I’ve been meaning to get this going for well over a year now, but things came before it and it fell by the wayside. So a big thanks to a good mate for helping reignite the idea over a few jugs of beer.
My home cooking.
Yes, everything I’ve cooked and presented on this site was cooked in my home kitchen. Cooked, plated, minimally styled and set before the camera. Pretty regular stuff for any recipe blogger. But I guess, theoretically, everything I’ve made is my home cooking.
What I’ve decided to share are the dinners I cook when I get home from work. Those ordinary meals that I knock up with the ingredients I have in the pantry, fridge or bring home that evening. Those dinners that occasionally appear on my instagram feed and not where some of my blog followers can actually try at home for themselves, should they choose to do so.
The stuff I eat eat during the week isn’t what you see that populates much of my recipe categories. I don’t have the time to prepare fabulous meals when I get home – as is the case with most of us. And when it isn’t me doing the cooking, I couldn’t care less what I’m given, despite some peoples preconceptions. Tinned beans on toast? That’s fine, serve it up. I love that stuff. Salmon from a tin or par-cooked rice from a packet? I’m ok with it. I cut corners just like the next person.
Here’s the first of a bunch of “regular” meals that I make when I get home from work. I’ve styled nothing, I’ve shot it in my kitchen or living room and I’ve given you the goods without the perfectly-placed spills and crumbs.
Heneedsfood at home.
First off the cards is my easy pan-cooked salmon in Indian spices. This can be knocked-up in half an hour; a flavour-packed plate of food that’s pretty versatile.
In an ideal world, or more organised I should say, I’d pick up my salmon from the fish markets or seafood monger.

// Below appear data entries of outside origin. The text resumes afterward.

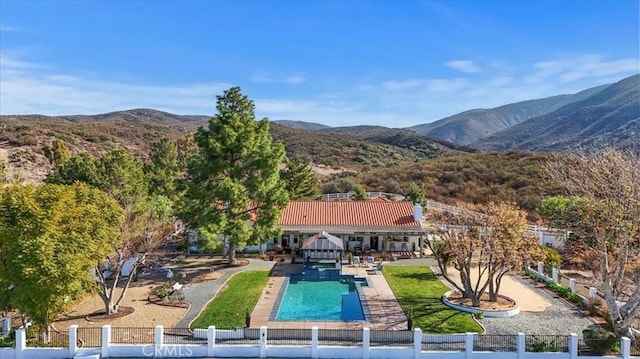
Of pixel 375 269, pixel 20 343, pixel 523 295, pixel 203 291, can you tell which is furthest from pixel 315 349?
pixel 375 269

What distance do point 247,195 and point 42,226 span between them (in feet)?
48.1

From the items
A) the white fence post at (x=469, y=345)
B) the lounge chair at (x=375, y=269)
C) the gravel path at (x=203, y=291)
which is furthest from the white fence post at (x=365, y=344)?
the lounge chair at (x=375, y=269)

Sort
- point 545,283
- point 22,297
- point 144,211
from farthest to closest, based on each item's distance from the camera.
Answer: point 144,211 < point 545,283 < point 22,297

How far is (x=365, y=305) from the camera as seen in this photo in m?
22.6

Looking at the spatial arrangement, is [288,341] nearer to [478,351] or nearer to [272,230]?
[478,351]

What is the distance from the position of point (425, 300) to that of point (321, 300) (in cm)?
514

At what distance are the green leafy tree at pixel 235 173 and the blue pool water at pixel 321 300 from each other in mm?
4918

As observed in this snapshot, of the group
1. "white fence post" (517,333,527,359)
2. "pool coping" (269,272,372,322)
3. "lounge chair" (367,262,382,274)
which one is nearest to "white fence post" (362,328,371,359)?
"pool coping" (269,272,372,322)

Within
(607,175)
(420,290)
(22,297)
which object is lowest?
(420,290)

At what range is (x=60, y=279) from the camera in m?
16.0

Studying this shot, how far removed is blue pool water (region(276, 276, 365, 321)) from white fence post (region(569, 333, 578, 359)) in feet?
26.6

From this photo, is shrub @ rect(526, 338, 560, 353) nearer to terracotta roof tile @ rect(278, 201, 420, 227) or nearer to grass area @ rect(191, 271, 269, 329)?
grass area @ rect(191, 271, 269, 329)

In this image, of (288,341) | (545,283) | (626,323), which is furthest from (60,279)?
(545,283)

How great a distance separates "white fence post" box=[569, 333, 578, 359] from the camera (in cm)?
1614
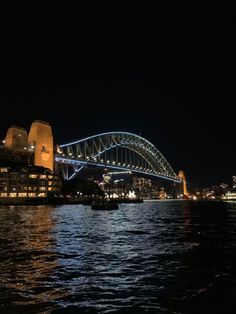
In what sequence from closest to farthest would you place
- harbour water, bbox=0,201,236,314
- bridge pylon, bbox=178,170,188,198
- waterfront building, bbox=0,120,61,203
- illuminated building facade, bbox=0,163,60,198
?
harbour water, bbox=0,201,236,314
illuminated building facade, bbox=0,163,60,198
waterfront building, bbox=0,120,61,203
bridge pylon, bbox=178,170,188,198

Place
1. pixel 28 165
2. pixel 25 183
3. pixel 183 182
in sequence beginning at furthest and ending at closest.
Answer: pixel 183 182 → pixel 28 165 → pixel 25 183

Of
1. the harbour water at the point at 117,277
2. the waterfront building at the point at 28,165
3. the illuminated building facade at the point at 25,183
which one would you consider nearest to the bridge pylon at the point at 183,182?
the waterfront building at the point at 28,165

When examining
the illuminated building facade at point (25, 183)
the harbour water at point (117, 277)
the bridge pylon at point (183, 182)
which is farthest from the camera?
the bridge pylon at point (183, 182)

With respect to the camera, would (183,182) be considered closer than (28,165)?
No

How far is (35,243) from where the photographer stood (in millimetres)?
18703

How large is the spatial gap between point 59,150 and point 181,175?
8008 centimetres

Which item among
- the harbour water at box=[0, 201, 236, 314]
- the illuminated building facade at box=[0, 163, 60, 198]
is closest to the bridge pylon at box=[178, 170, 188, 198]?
the illuminated building facade at box=[0, 163, 60, 198]

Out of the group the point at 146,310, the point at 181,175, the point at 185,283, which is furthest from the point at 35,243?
the point at 181,175

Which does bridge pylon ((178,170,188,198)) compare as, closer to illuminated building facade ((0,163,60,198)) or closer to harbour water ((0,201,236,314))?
illuminated building facade ((0,163,60,198))

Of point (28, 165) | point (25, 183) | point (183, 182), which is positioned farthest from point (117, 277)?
point (183, 182)

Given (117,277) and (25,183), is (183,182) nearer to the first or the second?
(25,183)

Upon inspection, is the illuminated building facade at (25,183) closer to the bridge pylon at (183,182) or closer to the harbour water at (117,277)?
the harbour water at (117,277)

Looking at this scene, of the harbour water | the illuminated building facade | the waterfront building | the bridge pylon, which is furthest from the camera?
the bridge pylon

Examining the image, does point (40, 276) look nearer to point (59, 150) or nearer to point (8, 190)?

It’s cheaper that way. Lately I’ve been getting it from the supermarket where it’s already portioned and packed in trays. Not ideal, and a lot more expensive, but sometimes I just couldn’t be bothered schlepping to the market.

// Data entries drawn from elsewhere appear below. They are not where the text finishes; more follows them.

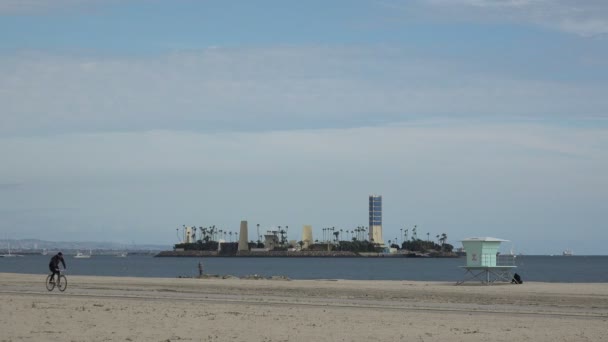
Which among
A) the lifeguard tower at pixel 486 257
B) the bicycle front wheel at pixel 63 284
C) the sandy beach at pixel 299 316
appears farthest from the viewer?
the lifeguard tower at pixel 486 257

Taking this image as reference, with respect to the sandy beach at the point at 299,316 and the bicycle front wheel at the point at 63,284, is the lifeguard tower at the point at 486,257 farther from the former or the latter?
the bicycle front wheel at the point at 63,284

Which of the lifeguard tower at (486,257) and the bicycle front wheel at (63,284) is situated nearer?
the bicycle front wheel at (63,284)

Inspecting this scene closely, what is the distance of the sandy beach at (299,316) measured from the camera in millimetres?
21031

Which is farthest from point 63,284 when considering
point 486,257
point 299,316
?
point 486,257

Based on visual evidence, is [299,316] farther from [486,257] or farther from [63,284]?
[486,257]

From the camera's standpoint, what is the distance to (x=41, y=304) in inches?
1133

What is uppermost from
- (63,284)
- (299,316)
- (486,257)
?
(486,257)

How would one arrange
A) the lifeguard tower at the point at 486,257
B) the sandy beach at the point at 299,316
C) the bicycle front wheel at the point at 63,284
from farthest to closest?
the lifeguard tower at the point at 486,257 < the bicycle front wheel at the point at 63,284 < the sandy beach at the point at 299,316

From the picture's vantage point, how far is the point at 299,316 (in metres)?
25.8

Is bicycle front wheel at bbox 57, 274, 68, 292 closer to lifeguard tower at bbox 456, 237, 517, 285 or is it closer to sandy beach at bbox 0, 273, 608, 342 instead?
sandy beach at bbox 0, 273, 608, 342

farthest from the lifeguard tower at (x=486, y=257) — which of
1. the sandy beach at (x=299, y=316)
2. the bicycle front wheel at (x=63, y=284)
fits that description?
the bicycle front wheel at (x=63, y=284)

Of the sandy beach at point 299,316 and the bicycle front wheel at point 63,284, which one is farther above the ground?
the bicycle front wheel at point 63,284

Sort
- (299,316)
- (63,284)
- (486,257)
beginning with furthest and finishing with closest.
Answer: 1. (486,257)
2. (63,284)
3. (299,316)

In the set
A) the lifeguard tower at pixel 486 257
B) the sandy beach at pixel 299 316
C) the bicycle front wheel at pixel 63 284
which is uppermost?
the lifeguard tower at pixel 486 257
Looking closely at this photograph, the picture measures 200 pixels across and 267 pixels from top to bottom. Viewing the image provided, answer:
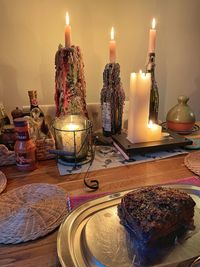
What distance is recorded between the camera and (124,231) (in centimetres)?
45

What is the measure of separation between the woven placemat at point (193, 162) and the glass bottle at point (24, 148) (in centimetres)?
50

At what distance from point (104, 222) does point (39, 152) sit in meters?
0.40

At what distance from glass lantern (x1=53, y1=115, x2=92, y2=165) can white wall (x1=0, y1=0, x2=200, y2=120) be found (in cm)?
33

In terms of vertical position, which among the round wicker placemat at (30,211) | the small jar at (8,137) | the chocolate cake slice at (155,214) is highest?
the small jar at (8,137)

Don’t like salmon? Use whatever fish you prefer. Personally I think an oily fish like salmon lends itself beautifully to the Indian spice mix.
And what of the spice mix? Does brand matter? Well, the thing with spice mixes is they vary from brand to brand. If I’m too lazy to make my own curry blend I’ll duck up the road and pick one up at the Fiji Market. I love their unlabelled spice mixes as they contain pieces of herbs and spices as opposed to something like Keens* that’s all powder. Not that there’s anything wrong with that. Check my tips on how to vamp up Keens at the end of this recipe.
The vegetable component changes every time I make this meal. Depends what’s in the fridge, really, and what I’m in the mood for. I often pre-boil kipflers and keep them in the fridge to have on hand. They almost always get roasted, but I decided to add some sweetness by roasting some echalion onions topped with whole cumin seeds as well. Use small, regular onions if you can’t get the long ones.
Long red chillies even made it to the plate; split and roasted. They add their own sweetness, and if you’re lucky, you’ll get one with a bit of heat. Or leave the seeds in if you’re game.
A leafy salad would do fine but the easiest “salad” would have to be half a baby cos lettuce. A bit of virgin olive oil, salt, pepper and drizzle with something acidic. Fresh lemon, vinegar, or in my case – some pomegranate molasses. Every pantry should have a bottle of this stuff.
There you have it. The first of hopefully many more heneedsfood at home recipes to come.